After being blanked in the House, President Obama picked up a whopping three Republican votes in the Senate one day after his first presidential press conference. (At this point, prospects for any gains on the final bill emerging from the House and Senate conference seem dubious.) But while his quixotic quest to reach across the aisle may have come up empty for now, Obama can take some comfort from Bill Clinton's experience in 1993. After all, Clinton's package of stimulus programs and upper-income bracket tax increases not only preceded a record economic expansion, it happened to get no Republican votes in either house of Congress.

As the New York Times noted at the time:

"Historians believe that no other important legislation, at least since World War II, has been enacted without at least one vote in either house from each major party."

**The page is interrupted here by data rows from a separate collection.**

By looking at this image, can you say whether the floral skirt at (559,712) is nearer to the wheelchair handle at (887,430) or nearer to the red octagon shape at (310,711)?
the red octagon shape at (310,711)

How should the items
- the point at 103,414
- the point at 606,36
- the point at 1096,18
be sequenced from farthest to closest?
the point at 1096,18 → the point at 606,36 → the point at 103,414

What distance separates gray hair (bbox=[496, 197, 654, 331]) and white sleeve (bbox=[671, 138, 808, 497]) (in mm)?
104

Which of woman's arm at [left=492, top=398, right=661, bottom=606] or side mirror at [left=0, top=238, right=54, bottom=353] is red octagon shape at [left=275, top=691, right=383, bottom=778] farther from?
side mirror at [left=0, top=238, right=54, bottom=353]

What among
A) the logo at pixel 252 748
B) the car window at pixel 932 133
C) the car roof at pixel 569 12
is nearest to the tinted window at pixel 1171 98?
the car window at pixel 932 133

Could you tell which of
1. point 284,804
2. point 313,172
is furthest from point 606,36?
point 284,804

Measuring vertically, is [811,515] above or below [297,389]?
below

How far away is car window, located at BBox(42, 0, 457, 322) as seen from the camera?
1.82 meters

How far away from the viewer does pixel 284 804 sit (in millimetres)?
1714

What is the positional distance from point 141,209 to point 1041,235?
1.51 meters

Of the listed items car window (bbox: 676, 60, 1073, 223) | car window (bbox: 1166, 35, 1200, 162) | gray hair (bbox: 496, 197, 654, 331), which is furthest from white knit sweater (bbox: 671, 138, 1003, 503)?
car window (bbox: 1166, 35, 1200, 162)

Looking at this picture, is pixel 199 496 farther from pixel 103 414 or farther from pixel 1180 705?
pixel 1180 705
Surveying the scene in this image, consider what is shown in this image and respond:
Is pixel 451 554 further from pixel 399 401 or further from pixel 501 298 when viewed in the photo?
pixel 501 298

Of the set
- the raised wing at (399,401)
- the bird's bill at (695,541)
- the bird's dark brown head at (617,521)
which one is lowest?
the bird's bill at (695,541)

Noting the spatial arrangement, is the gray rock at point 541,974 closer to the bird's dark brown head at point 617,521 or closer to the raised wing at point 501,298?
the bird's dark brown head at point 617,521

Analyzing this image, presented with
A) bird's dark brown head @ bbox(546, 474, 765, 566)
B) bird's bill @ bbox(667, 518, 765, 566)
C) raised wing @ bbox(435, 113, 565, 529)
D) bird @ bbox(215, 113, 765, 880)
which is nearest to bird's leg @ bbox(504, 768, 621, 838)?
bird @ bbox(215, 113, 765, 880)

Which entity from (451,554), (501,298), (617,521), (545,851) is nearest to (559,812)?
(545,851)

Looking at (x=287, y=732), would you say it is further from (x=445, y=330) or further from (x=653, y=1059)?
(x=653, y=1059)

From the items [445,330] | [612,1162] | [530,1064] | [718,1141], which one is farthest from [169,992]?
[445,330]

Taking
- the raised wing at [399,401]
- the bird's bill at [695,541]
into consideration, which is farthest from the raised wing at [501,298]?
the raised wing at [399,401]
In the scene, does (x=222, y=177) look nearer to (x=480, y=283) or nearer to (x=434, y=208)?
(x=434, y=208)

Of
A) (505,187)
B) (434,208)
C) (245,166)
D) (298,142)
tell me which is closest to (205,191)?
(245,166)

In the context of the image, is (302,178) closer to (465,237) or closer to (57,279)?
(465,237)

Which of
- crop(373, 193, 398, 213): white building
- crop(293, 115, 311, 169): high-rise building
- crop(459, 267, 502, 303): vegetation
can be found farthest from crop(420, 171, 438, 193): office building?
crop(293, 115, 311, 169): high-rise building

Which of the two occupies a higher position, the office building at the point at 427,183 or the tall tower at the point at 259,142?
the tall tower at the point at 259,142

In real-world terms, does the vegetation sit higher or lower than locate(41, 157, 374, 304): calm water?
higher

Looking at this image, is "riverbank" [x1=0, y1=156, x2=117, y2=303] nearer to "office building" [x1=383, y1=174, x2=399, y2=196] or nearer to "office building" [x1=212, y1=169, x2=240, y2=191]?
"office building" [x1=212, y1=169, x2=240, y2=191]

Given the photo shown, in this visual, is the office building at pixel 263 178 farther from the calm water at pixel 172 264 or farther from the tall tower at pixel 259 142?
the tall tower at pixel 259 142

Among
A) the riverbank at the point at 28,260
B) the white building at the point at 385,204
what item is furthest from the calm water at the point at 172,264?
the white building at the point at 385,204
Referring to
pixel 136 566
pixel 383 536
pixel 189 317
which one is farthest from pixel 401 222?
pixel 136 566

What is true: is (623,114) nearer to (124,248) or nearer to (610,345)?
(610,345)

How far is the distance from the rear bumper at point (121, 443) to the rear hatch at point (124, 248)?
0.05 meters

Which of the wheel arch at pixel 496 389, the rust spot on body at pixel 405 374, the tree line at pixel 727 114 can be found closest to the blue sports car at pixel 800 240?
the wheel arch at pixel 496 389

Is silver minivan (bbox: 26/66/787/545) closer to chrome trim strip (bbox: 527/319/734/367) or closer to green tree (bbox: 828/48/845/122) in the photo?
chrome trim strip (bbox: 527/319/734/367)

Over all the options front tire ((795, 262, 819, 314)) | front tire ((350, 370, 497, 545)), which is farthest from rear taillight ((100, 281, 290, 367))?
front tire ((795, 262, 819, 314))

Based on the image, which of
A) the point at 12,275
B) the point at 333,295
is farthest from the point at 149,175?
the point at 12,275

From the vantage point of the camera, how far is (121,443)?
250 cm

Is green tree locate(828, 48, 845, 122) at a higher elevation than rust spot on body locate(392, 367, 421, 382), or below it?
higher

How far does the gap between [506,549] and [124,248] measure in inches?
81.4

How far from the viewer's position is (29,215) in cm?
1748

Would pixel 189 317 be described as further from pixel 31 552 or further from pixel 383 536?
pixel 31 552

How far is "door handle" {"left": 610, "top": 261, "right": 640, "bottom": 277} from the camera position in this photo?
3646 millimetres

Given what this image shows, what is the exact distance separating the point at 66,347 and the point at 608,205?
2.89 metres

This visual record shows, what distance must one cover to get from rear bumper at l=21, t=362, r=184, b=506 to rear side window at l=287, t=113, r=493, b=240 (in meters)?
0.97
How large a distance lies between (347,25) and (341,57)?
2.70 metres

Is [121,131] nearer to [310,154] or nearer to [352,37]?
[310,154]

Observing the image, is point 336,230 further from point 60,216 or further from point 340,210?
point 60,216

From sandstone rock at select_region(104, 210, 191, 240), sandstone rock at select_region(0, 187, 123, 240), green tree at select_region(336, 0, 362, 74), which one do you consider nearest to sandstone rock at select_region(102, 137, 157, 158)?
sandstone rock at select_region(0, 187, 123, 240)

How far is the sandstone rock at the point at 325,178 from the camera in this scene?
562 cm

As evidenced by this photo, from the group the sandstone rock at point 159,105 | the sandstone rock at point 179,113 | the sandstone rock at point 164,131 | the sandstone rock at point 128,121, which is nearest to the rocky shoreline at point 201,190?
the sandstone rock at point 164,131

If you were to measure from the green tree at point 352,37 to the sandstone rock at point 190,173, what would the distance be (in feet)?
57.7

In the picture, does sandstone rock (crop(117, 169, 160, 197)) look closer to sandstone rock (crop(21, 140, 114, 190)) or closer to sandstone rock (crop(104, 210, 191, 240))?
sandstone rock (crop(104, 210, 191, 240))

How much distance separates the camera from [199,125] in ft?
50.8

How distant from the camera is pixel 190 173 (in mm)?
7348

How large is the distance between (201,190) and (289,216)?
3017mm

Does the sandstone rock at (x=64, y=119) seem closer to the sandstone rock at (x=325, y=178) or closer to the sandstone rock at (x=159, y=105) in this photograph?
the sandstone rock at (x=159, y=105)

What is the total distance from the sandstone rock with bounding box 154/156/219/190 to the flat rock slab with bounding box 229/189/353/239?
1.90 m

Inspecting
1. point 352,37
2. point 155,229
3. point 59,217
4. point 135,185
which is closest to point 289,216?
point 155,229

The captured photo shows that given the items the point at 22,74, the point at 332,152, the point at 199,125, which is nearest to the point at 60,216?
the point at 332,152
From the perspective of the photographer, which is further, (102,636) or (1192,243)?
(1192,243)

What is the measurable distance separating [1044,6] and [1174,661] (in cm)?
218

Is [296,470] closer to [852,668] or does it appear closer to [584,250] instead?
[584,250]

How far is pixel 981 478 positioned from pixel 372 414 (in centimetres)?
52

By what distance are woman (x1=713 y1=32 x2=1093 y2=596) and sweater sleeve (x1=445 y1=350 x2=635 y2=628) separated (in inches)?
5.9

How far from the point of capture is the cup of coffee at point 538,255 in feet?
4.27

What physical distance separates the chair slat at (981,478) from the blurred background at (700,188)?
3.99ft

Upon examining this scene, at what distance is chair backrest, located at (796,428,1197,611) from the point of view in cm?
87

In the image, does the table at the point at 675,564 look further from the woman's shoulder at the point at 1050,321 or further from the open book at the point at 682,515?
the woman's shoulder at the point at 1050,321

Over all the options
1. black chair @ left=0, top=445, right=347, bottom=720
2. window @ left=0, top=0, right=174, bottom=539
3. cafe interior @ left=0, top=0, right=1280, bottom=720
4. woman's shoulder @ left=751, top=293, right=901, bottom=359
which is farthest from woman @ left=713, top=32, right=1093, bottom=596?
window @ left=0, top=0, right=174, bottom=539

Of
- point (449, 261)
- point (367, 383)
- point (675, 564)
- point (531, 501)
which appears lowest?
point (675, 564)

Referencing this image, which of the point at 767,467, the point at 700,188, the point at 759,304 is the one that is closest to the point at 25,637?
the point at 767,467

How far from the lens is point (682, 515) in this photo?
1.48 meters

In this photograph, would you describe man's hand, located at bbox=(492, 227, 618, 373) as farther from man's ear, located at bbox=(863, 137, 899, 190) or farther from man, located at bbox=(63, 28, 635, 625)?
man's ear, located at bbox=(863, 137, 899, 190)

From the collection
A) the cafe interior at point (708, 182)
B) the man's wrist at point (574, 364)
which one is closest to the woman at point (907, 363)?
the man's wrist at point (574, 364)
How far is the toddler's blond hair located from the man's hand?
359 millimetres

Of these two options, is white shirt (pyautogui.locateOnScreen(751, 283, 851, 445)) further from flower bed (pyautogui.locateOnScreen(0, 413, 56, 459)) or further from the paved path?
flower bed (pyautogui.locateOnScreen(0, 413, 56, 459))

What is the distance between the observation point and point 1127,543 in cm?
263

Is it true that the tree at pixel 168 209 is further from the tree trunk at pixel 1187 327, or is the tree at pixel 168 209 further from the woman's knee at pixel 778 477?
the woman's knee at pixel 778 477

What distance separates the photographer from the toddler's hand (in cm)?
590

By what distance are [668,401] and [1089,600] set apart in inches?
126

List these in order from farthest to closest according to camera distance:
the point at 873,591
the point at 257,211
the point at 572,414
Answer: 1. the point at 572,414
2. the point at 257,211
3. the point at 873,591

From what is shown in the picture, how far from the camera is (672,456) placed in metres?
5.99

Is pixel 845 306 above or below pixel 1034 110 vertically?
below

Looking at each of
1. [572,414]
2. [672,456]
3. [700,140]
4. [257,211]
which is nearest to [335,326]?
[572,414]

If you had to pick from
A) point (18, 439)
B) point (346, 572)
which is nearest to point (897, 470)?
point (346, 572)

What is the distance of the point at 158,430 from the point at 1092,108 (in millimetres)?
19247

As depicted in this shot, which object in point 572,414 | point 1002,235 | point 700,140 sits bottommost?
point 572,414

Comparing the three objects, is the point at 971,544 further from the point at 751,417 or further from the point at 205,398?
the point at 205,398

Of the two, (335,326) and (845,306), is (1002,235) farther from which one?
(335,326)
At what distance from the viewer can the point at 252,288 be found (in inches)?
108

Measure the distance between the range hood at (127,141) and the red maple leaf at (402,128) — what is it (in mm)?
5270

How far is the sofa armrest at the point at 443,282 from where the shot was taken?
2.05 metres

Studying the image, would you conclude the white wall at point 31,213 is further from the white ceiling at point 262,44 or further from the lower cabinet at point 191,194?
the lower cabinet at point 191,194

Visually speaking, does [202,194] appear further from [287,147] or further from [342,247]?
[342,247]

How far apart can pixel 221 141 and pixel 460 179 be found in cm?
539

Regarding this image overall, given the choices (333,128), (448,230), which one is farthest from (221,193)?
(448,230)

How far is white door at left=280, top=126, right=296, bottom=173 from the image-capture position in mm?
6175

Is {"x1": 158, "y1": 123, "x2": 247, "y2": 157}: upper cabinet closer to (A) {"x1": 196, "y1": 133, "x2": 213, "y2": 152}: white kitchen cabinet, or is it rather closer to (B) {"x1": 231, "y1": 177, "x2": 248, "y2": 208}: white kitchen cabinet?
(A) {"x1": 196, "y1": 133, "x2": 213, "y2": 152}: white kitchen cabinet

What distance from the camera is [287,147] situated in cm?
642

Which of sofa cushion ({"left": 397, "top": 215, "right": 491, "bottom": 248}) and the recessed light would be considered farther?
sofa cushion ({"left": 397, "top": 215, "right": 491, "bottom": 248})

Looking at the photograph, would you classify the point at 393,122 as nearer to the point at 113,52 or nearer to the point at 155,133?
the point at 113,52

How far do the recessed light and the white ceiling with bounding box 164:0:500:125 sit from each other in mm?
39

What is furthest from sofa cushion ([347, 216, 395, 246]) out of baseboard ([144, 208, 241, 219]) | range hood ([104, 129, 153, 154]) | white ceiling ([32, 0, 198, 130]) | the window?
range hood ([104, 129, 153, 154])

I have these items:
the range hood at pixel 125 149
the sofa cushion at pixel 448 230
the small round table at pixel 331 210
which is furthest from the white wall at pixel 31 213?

Inheriting massive budget deficits and unemployment topping 7% from Bush the Elder, Clinton's $496 billion program was nonetheless opposed by every single member of the GOP, as well as defectors from his own party. As the Times recounted, it took a tie-breaking vote from Vice President Al Gore to earn victory:

An identical version of the $496 billion deficit-cutting measure was approved Thursday night by the House, 218 to 216. The Senate was divided 50 to 50 before Mr. Gore voted. Since tie votes in the House mean defeat, the bill would have failed if even one representative or one senator who voted with the President had switched sides.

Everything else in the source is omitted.